Once all the nasty parts ooze into place, the band shambles through nauseatingly rotten riffs that repeatedly slow to a halt before jolting back to life again. The way this band fucks with the tempo is the secret to everything that makes their side of the split so incredible. Not since Eyehategod have I encountered a band this good at making the beat stagger and lurch.

The vocals are another major contributing factor here. By constantly alternating between deep, menacing growls and psychotic screams, the vocals manage to add an almost theatrical element to the songs. The best example is Horrid Stench: easily one of the best songs I’ve heard all year. The screamed vocals come in with so much conviction, you can just picture the singer being devoured alive--or at least driven insane--by the undead horrors he seems to be witnessing.

I have much less to say about the Night Hag side, only because it suffers by comparison. Night Hag are very good at what they do, and very putrid and rotten-sounding in their own way. If you love buzzsaw guitars and distorted bass, you might even prefer this side. When the bass and guitar come in together on some of these tracks, it really does hit like a ton of bricks. The two shorter tracks on this side are mostly composed of braindead, zombie riffs, and I mean that in the nicest possible way. If Cryptic Brood sounds like a self-devouring, reanimating corpse that cannot die, Night Hag sounds more like a mindless, proto-human killing machine dredged up from the primeval swamp.

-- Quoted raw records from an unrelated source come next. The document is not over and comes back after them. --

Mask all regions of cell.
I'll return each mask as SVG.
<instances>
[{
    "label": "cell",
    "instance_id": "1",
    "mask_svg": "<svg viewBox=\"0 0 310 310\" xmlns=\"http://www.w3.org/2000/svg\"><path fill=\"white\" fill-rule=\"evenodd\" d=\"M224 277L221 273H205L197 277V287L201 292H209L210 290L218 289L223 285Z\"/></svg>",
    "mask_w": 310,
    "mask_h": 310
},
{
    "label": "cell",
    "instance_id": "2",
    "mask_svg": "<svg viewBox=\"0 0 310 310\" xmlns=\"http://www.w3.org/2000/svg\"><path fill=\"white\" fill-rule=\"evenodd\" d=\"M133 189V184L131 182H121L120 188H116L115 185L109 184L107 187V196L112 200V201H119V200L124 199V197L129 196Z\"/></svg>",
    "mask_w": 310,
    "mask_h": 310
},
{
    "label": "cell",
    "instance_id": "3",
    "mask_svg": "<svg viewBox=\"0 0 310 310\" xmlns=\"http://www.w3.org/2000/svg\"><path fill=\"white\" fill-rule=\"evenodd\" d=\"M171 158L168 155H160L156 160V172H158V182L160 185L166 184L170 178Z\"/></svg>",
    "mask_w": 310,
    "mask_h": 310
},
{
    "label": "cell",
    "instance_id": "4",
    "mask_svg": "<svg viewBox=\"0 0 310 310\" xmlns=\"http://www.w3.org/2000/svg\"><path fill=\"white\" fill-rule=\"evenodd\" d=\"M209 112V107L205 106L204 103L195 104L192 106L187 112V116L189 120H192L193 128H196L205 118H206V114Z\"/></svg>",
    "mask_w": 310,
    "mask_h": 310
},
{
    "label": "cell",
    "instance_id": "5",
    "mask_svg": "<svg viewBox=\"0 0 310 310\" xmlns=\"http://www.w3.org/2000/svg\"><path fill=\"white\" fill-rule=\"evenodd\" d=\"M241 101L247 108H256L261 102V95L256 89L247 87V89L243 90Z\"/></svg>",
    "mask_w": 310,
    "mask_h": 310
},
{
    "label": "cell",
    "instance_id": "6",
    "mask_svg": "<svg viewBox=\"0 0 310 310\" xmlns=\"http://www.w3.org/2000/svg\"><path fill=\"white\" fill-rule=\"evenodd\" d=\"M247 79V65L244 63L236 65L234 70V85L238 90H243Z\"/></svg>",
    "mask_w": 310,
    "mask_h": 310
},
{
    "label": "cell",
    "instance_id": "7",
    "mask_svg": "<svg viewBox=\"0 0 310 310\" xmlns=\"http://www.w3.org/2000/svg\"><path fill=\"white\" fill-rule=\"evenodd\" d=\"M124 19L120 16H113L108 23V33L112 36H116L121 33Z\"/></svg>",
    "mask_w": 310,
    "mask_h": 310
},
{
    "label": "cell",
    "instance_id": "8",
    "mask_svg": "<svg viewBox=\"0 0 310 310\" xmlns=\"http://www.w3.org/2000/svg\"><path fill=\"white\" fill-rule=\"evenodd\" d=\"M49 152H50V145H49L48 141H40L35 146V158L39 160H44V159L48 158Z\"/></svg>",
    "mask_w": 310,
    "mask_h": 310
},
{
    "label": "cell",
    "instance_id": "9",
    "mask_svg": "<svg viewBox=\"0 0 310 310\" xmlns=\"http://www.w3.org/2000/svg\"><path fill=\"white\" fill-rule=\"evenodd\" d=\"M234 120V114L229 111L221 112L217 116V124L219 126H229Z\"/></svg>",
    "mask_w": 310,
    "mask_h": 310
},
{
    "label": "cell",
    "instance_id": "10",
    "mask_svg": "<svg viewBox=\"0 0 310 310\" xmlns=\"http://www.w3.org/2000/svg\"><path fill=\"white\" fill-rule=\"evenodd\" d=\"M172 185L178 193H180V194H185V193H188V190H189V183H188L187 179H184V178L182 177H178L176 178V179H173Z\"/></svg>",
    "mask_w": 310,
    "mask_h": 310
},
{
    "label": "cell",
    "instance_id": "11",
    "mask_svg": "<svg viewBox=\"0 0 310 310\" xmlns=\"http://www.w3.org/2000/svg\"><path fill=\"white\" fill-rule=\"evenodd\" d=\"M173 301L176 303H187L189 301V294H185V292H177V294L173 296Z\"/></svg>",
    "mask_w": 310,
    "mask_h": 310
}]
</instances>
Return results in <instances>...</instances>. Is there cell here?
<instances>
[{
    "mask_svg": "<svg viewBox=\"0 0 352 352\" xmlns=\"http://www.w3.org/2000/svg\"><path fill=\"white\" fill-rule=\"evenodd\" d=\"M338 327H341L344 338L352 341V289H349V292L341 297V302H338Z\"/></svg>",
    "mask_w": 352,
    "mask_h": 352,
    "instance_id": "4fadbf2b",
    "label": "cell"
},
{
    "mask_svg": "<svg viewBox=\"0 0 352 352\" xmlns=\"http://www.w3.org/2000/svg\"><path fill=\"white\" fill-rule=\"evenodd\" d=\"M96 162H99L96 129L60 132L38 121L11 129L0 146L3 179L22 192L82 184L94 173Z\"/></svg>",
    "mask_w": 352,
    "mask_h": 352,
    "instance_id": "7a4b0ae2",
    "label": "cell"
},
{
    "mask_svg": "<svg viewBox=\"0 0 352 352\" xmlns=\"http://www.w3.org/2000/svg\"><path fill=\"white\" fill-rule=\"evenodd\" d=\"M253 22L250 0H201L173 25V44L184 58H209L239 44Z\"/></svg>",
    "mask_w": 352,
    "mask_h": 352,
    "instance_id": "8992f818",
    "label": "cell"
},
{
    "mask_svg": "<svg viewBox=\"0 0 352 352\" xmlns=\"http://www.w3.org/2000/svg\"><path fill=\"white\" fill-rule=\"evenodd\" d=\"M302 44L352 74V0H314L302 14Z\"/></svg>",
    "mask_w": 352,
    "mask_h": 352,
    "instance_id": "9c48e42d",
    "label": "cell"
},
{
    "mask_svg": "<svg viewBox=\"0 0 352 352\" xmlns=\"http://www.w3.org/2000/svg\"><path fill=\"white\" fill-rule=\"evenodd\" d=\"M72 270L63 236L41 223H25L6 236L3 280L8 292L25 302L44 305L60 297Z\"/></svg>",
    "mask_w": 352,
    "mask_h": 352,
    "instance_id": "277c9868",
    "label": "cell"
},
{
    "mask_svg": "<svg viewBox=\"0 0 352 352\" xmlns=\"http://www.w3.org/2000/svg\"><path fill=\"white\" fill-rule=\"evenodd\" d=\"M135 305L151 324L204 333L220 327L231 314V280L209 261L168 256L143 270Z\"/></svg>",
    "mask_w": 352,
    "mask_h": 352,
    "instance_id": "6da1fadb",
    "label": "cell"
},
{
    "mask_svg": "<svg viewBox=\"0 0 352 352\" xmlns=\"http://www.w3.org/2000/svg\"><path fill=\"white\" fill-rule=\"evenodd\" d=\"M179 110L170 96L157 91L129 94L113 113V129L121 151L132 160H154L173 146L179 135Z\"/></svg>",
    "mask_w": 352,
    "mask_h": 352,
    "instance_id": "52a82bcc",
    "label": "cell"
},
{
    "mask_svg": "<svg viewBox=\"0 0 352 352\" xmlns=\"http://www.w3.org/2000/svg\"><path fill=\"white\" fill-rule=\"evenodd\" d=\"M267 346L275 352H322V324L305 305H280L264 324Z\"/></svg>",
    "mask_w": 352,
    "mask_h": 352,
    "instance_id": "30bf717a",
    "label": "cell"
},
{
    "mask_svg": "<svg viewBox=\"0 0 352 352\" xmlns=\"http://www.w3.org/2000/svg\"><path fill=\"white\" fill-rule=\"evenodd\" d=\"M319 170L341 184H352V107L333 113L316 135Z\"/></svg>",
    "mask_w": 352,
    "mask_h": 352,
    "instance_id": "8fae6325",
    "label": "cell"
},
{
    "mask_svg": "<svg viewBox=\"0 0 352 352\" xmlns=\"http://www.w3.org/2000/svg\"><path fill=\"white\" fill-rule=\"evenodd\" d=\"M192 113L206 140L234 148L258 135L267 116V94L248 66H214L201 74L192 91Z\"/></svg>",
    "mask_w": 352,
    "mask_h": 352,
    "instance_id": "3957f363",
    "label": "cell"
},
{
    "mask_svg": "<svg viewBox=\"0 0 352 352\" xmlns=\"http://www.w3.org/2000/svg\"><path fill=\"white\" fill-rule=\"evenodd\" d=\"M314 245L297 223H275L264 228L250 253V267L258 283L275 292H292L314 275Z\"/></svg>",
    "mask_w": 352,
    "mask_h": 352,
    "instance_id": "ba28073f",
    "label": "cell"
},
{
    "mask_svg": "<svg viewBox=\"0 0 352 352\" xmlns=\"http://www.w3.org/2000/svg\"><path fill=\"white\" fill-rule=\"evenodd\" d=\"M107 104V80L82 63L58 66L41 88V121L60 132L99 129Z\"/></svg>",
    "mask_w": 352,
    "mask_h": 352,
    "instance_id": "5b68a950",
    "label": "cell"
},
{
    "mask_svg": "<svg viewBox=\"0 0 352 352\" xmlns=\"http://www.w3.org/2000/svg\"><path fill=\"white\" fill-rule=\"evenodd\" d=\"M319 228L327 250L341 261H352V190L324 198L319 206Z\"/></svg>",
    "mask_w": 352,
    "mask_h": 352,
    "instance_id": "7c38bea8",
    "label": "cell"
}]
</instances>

The Night Hag side ends with an eleven-minute track that pushes farther into death/doom territory, even incorporating some very nice melodic passages in the middle. It overstays its welcome, though, sometime around the eight-minute mark. At that point, due to too many repetitions of the same riffs, the track just becomes boring.

There have been a lot of positive responses to Cryptic Brood’s last full-length, Outcome of Obnoxious Science. If you liked that album, all I can say is: do not skip this split. In some ways, it sees Cryptic Brood venturing into even filthier, smellier territory than before. All things considered, I think the Night Hag side should win that band some new fans as well.